Thursday, January 16, 2014


I have one more day of radiation this week to be able to say that I have completed one week of radiation.  I'm exhausted.  Completely exhausted.  Towards the end of the day, I don't even want to move.

I'm proud of my body and the fight it is putting up.  It's hard on a body to have everything killed off.  Then it has to work hard to build it all back up.  Our bodies are completely amazing.

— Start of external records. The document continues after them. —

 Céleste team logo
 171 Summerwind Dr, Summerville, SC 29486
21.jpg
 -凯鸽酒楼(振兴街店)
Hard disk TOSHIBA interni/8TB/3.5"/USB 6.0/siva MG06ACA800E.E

I was reading about fatigue in cancer patients last night.  I just have to plan on being tired and out of energy for several more months, but it sure gets old.  Here is some of what I read...
Cancer-related fatigue is common in cancer patients. Fatigue is often confused with tiredness. Tiredness happens to everyone -- it's a feeling you expect after certain activities or at the end of the day. Usually, you know why you are tired and a good night's sleep solves the problem.

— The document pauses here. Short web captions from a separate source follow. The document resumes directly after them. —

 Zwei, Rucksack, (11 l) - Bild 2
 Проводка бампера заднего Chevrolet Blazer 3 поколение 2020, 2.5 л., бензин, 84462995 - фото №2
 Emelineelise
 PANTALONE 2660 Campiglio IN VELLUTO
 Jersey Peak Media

Fatigue is a daily lack of energy; an unusual or excessive whole-body tiredness not relieved by sleep. It can be acute (lasting a month or less) or chronic (lasting from one month to six months or longer). Fatigue can prevent you from functioning normally and impacts your quality of life.

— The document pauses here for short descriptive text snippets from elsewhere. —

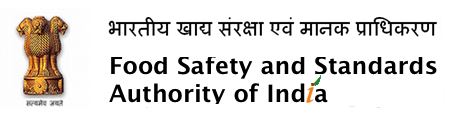 FSSAI - Food Safety and Standards Authority of India Image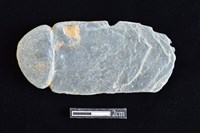 網墜藏品圖，第1張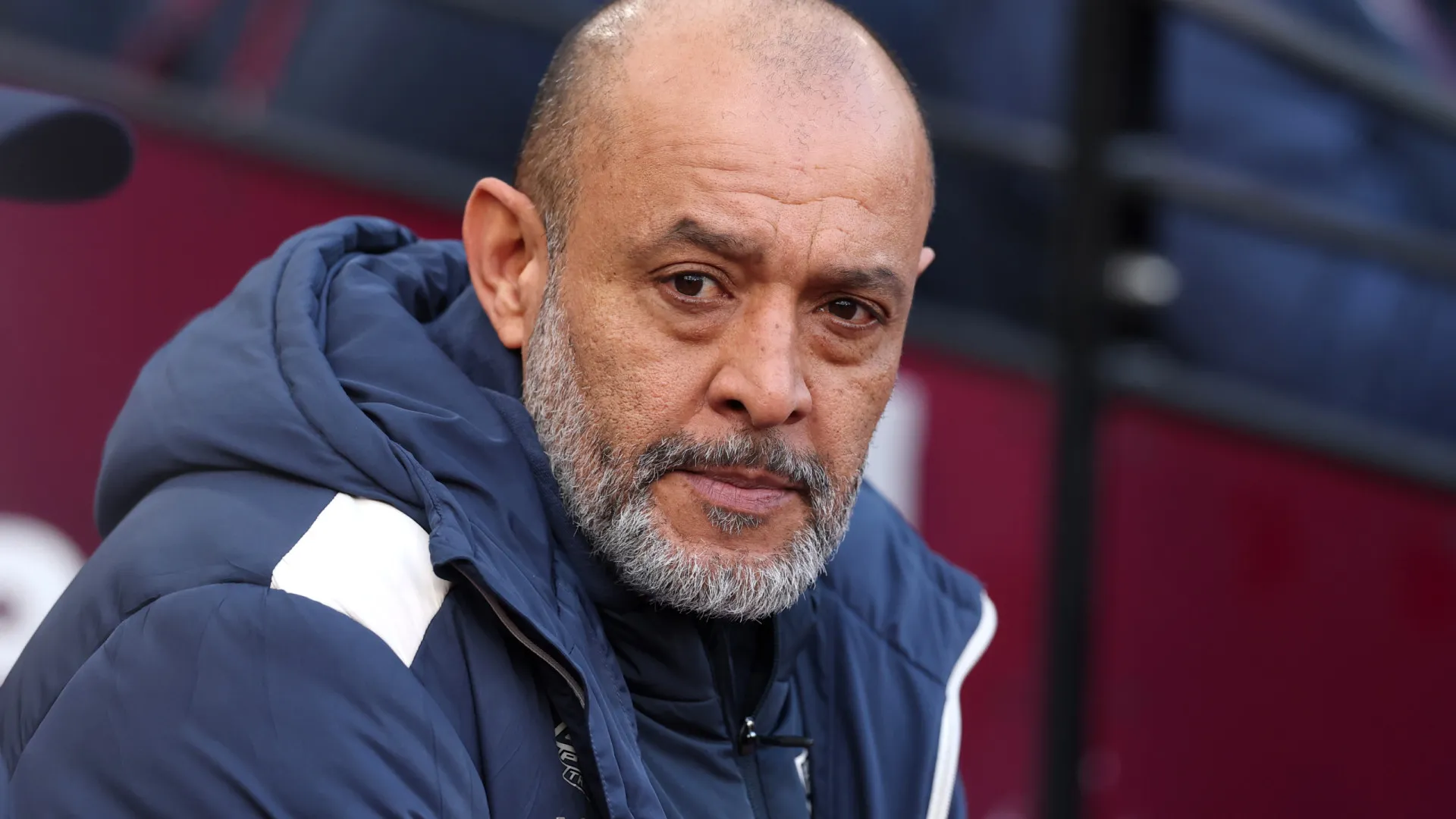 Técnico do West Ham lamenta saída de Paquetá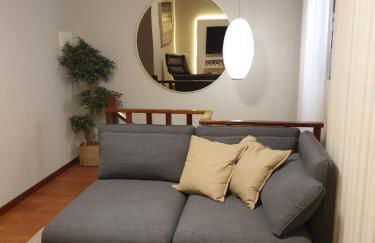 Vivenda Oliveira - Alojamento Local - Photo 22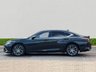 USED 2023 72 LEXUS ES 2.5 300h Saloon 4dr Petrol Hybrid E-CVT Euro 6 (s/s) (218 ps) 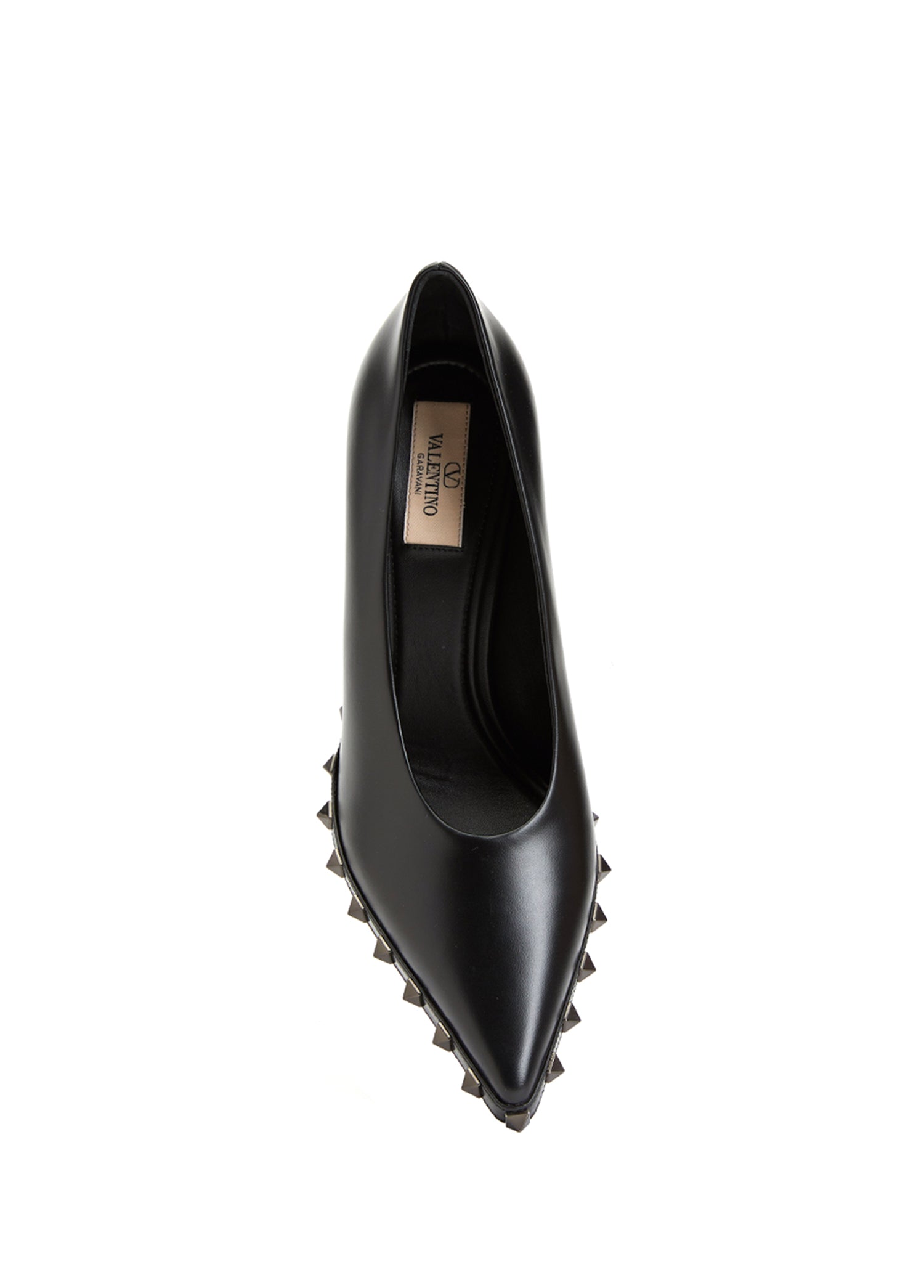 VALENTINO ANKLE STRAP - BEYMEN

The following cancer treatments are commonly associated with fatigue:
(I have to go through all three of these)
  • Chemotherapy. Any chemotherapy drug may cause fatigue. Patients frequently experience fatigue after several weeks of chemotherapy, but this varies among patients. In some patients, fatigue lasts a few days, while others say the problem persists throughout the course of treatment and even after the treatment is complete.
  • Radiation therapy. Radiation therapy can cause cumulative fatigue (fatigue that increases over time). This can occur regardless of the treatment site. Fatigue usually lasts from three to four weeks after treatment stops but can continue for up to two to three months. 
  • Hormone therapy can cause fatigue by depriving the body of estrogen. It can last throughout the course of treatment or longer.
I've been nervous every morning that I climb up on the table for my radiation.  Once I am up there and they have me situated, I shut my eyes tight and keep them closed.  I don't want to see anything and I would prefer not to hear anything.  There are sounds that the machine makes during the procedure.  With my eyes closed tight, I imagine that I am once again in Hawaii with John (and my sister Lisa and her husband Bob).  Any sounds the machine makes are just the sounds of the blender at the beach side resort, making us some amazing drinks.